- [PASSAGE TO READ]:

^^^^^^^^^^^^^^^^

Craftsmanship and Refinement vs Accumilation in S&C Coaching.

Strength & conditioning and even sports coaching is a low time preference endeavour, but so much of what we are seeing is selling each other and athletes on the new, the different & proprietary knowledge. Happy refinement seriously underrated.

What do we mean by low time preference and conversely high time preference? Someone with a high time preference is focused substantially on their well-being in the present and the immediate future relative to the average person, while someone with low time preference places more emphasis than average on their well-being in the further future. I’m pretty sure most will have heard of the marshmallow test. In this famous experiment, children were left in a room with a marshmallow. They were told they were free to eat it, but if they waited 15 minutes and didn’t eat it, they would receive a second marshmallow as a reward. Basically, the children had the choice between immediate gratification (one marshmallow) or delayed gratification that yields a great reward (two marshmallows). This test is often repeated in pop psychology circles to demonstrate qualities like patience and delayed gratification. It’s a story Ive heard repeated by Jordan Peterson the notion that self-control is the best predictor of life success besides intelligence. Impulsivity is the best predictor of poverty, again aside from intelligence.

Imagine a society filled with low time preference people who hopefully in seeking solutions to problems will take the long view. They will save for tomorrow, mitigate risks, engage in large scale projects, and plan far in advance. The most important decisions for your well-being are the trade-offs you make with yourself. It’s true for individuals and it’s true for societies too. The time preference path we choose determines our societal health. Low time preference behaviour spurred the process of civilization and improves economic conditions over time. So, if low time preference is such a preferential trait, then why is there so little of it?

Fitness marketing often treats fitness like a high time preference activity. The immediacy of results being a huge selling point and while yes, some people do so sudden dramatic improvements, often tied to the benefit of novel stimulus. Any coach worth their salt knows that true long-term fitness, performance or desirable training outcomes, are a gradual compounding of discipline, consistency habits, objectivity and a culture that revolves around low time preference practice, practices like happy refinement.

Happy refinement is to be content with making what is good better. The drive to be better however is often driven by external factors, rather than intrinsic ones. We fool both our clients and athletes and even ourselves that the appearance of trying to accumulate knowledge is the key to cracking the issue of performance, I honestly believe the answer to being a happier coach lies in refinement of what we do rather than an endless accumulation of what we can do.

^^^^^^^^^^^^^^^^

- [RECORD EXTRACTS]:
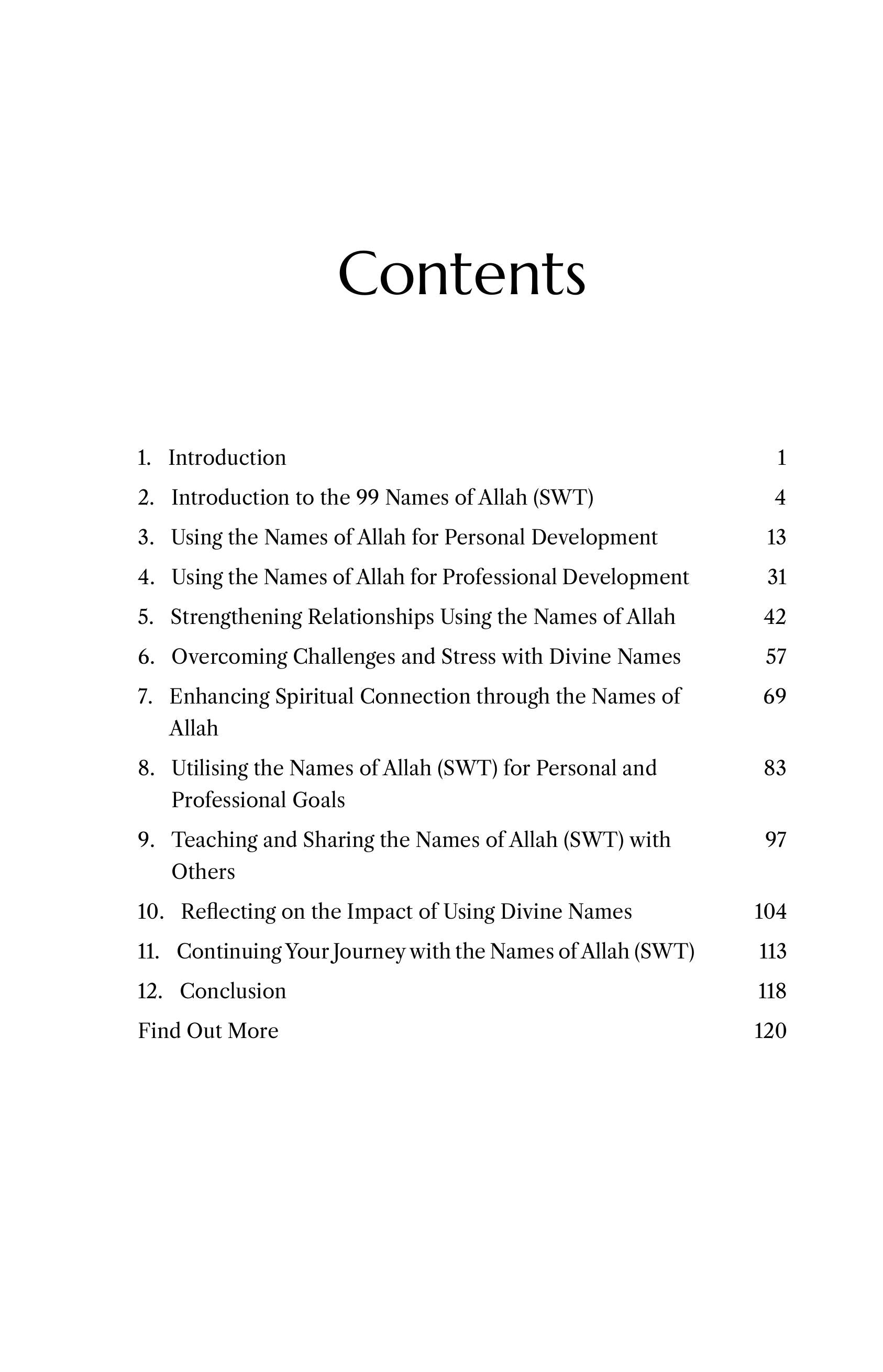 Contents

1. Introduction 1
2. Introduction to the 99 Names of Allah (SWT) 4
3. Using the Names of Allah for Personal Development 13
4. Using the Names of Allah for Professional Development 31
5. Strengthening Relationships Using the Names of Allah 42
6. Overcoming Challenges and Stress with Divine Names 57
7. Enhancing Spiritual Connection through the Names of Allah 69
8. Utilising the Names of Allah (SWT) for Personal and Professional Goals 83
9. Teaching and Sharing the Names of Allah (SWT) with Others 97
10. Reflecting on the Impact of Using Divine Names 104
11. Continuing Your Journey with the Names of Allah (SWT) 113
12. Conclusion 118
Find Out More 120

^^^^^^^^^^^^^^^^

- [TASK SET]:
**1.** Repeat the coaching article word for word, everything from "Fitness marketing often" down to "like happy refinement.".
**2.** In the marshmallow test described in the coaching article, how long did the children have to wait without eating the marshmallow to get a second one?

- [SOLUTION SET]:
**1.**
Fitness marketing often treats fitness like a high time preference activity. The immediacy of results being a huge selling point and while yes, some people do so sudden dramatic improvements, often tied to the benefit of novel stimulus. Any coach worth their salt knows that true long-term fitness, performance or desirable training outcomes, are a gradual compounding of discipline, consistency habits, objectivity and a culture that revolves around low time preference practice, practices like happy refinement.

**2.** 15 minutes.